(Prompt)
Show every line of the data that contains the string "over".
─── Material for this task
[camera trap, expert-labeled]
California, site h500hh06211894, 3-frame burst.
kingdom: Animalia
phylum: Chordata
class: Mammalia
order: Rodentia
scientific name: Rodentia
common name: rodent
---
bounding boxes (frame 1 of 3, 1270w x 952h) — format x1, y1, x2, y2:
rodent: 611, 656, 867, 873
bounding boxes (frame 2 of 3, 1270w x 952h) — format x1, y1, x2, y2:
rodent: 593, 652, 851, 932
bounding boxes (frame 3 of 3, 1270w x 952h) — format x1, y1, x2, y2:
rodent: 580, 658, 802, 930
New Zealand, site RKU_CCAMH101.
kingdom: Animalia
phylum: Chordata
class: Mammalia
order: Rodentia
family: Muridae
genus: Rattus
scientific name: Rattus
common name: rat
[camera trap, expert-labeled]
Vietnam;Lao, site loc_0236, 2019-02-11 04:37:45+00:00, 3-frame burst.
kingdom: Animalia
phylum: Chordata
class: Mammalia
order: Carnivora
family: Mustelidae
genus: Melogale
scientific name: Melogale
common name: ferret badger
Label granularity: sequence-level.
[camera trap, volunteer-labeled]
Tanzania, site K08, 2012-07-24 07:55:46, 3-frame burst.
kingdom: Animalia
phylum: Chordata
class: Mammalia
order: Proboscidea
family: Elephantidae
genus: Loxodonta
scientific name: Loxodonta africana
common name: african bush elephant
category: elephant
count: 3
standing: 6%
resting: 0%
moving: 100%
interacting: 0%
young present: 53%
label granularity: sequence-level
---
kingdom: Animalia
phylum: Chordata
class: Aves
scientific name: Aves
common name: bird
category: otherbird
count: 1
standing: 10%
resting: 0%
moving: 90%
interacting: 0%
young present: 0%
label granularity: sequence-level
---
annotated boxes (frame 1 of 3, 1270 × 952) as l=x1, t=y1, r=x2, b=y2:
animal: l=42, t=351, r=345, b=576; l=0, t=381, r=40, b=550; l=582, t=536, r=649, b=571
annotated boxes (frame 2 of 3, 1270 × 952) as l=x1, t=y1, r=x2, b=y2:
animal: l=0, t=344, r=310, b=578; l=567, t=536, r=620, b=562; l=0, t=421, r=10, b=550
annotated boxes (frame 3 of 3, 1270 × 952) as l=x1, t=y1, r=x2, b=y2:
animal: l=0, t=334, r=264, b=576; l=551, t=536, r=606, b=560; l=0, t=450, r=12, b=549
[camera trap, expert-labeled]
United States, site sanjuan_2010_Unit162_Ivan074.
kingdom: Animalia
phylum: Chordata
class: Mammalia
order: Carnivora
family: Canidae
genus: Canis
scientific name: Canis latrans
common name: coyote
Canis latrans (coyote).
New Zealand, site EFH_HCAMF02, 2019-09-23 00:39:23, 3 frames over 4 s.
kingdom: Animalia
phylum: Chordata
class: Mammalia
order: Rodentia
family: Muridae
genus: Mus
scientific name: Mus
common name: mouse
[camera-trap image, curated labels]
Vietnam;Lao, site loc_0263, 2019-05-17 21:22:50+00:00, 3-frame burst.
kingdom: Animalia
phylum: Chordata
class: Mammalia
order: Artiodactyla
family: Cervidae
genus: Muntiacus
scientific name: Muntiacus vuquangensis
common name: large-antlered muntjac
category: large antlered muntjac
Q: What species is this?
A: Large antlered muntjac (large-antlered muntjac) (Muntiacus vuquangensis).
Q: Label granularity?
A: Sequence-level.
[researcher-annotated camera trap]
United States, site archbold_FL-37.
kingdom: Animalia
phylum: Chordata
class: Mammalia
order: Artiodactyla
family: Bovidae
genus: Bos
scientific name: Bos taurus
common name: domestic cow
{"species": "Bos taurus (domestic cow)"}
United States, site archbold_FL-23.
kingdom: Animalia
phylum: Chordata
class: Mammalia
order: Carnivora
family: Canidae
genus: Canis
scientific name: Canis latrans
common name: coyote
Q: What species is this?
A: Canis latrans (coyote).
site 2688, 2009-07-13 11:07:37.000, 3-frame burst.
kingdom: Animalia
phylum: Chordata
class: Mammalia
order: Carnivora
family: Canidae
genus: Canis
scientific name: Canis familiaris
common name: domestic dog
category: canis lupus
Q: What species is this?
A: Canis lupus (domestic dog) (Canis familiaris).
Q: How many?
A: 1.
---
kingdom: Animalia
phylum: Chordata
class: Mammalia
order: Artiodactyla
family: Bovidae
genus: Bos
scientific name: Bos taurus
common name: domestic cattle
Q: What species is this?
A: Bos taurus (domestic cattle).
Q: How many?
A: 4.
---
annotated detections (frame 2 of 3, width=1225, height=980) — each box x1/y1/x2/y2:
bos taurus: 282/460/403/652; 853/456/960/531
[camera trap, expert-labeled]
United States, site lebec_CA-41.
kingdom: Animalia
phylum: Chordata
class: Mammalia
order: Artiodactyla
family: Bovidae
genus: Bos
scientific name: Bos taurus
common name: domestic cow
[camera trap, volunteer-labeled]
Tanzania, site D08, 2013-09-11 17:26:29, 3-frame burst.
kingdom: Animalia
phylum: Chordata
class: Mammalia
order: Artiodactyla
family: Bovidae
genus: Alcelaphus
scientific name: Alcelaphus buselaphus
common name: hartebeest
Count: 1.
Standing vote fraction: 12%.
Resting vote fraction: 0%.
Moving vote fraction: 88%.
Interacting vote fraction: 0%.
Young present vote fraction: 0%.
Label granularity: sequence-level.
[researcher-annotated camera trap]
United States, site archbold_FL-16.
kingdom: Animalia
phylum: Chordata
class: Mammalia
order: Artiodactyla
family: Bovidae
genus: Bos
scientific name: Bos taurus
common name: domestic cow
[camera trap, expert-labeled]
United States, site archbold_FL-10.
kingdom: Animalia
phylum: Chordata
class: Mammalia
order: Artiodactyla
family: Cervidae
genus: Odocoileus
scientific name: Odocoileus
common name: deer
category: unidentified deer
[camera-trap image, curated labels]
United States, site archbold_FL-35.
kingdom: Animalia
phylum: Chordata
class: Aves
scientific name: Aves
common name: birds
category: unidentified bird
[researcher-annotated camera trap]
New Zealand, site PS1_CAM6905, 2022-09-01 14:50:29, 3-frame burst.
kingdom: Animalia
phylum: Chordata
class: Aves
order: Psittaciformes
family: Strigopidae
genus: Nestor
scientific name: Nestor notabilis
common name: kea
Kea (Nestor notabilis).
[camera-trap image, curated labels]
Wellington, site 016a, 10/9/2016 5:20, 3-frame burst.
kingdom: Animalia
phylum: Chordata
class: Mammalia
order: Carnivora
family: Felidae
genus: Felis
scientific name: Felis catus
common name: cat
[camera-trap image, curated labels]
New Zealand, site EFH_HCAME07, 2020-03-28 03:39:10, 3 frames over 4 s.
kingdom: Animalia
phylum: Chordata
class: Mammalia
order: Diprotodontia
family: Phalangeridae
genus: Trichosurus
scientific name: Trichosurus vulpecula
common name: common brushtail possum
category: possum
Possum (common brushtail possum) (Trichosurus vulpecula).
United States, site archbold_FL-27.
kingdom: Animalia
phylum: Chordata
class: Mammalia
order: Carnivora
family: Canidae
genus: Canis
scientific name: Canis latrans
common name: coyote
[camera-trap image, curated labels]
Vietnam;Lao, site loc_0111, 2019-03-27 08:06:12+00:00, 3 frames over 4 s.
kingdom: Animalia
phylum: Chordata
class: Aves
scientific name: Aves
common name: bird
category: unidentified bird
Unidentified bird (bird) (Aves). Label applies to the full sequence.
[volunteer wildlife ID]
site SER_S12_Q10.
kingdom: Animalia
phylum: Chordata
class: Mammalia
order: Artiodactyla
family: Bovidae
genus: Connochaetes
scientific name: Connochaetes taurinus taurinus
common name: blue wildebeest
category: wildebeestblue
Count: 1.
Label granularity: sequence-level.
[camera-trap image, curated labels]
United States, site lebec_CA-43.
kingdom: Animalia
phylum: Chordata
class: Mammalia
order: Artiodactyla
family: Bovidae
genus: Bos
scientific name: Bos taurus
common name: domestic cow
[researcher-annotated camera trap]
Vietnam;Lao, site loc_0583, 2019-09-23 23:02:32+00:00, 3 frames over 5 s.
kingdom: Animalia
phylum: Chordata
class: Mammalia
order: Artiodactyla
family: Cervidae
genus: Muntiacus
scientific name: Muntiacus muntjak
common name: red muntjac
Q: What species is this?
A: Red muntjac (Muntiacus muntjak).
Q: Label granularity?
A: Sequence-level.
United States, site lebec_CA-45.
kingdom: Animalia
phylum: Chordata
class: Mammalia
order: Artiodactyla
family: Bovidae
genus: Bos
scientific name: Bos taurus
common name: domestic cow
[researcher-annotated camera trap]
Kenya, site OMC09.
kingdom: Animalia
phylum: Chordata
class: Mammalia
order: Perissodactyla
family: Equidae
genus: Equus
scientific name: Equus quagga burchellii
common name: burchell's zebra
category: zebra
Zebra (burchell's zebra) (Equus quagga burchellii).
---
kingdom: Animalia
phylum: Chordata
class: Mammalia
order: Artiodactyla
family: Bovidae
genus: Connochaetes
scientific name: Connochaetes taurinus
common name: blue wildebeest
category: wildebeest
──────
(Response to this exercise)
New Zealand, site EFH_HCAMF02, 2019-09-23 00:39:23, 3 frames over 4 s.
New Zealand, site EFH_HCAME07, 2020-03-28 03:39:10, 3 frames over 4 s.
Vietnam;Lao, site loc_0111, 2019-03-27 08:06:12+00:00, 3 frames over 4 s.
Vietnam;Lao, site loc_0583, 2019-09-23 23:02:32+00:00, 3 frames over 5 s.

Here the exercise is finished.